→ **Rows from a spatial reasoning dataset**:
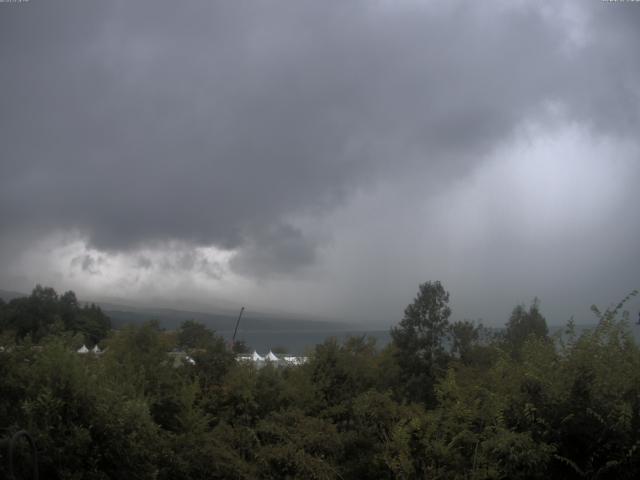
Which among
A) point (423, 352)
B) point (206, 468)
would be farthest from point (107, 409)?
point (423, 352)

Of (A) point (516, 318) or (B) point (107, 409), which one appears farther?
(A) point (516, 318)

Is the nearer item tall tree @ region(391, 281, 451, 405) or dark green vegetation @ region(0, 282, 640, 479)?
dark green vegetation @ region(0, 282, 640, 479)

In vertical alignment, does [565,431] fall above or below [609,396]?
below

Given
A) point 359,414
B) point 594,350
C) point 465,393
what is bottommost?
point 359,414

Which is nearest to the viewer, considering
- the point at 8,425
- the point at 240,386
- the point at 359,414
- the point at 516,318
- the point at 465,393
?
the point at 8,425

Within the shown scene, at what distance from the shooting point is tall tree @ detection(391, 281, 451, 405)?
22.4m

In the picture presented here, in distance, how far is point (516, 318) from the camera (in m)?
28.2

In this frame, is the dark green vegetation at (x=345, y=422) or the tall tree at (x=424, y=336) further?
the tall tree at (x=424, y=336)

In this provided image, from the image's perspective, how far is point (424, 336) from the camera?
75.4 ft

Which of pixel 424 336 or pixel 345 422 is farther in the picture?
pixel 424 336

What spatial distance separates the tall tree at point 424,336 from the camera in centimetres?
2236

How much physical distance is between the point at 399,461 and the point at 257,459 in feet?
10.4

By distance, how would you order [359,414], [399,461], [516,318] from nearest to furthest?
[399,461] < [359,414] < [516,318]

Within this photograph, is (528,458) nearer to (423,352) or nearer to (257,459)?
(257,459)
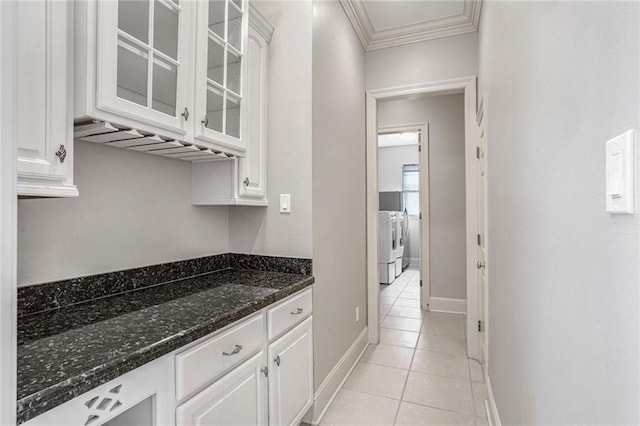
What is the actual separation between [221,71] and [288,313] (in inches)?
50.4

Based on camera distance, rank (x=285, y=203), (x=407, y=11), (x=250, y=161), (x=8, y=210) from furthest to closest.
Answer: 1. (x=407, y=11)
2. (x=285, y=203)
3. (x=250, y=161)
4. (x=8, y=210)

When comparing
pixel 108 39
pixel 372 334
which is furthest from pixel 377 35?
pixel 372 334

→ **STATED TASK**:
Skip the pictures and retype exactly the lines from the one that contains "In this provided" to the last line of the records.

→ **EXERCISE ANSWER**:
In this provided image, from the image's perspective, how far is point (424, 336) from the camera?
75.4 ft

Which of pixel 424 336 or pixel 345 422 is farther in the picture?
pixel 424 336

What spatial distance separates the tall tree at point 424,336 from the camera in centimetres?
2236

How much physical distance is between the point at 399,461 and the point at 257,459 in feet?
10.4

By distance, how would you order [359,414], [399,461], [516,318] from nearest to furthest?
[399,461] < [359,414] < [516,318]

Within this photograph, is (528,458) nearer to (423,352) or nearer to (257,459)?
(257,459)
What is the actual separation between [221,71] and [288,313] (in inches)?
50.4

Based on camera distance, rank (x=285, y=203), (x=407, y=11), (x=250, y=161), (x=8, y=210) from furthest to closest.
Answer: 1. (x=407, y=11)
2. (x=285, y=203)
3. (x=250, y=161)
4. (x=8, y=210)

When comparing
pixel 108 39
pixel 372 334
which is furthest from pixel 377 35?
pixel 372 334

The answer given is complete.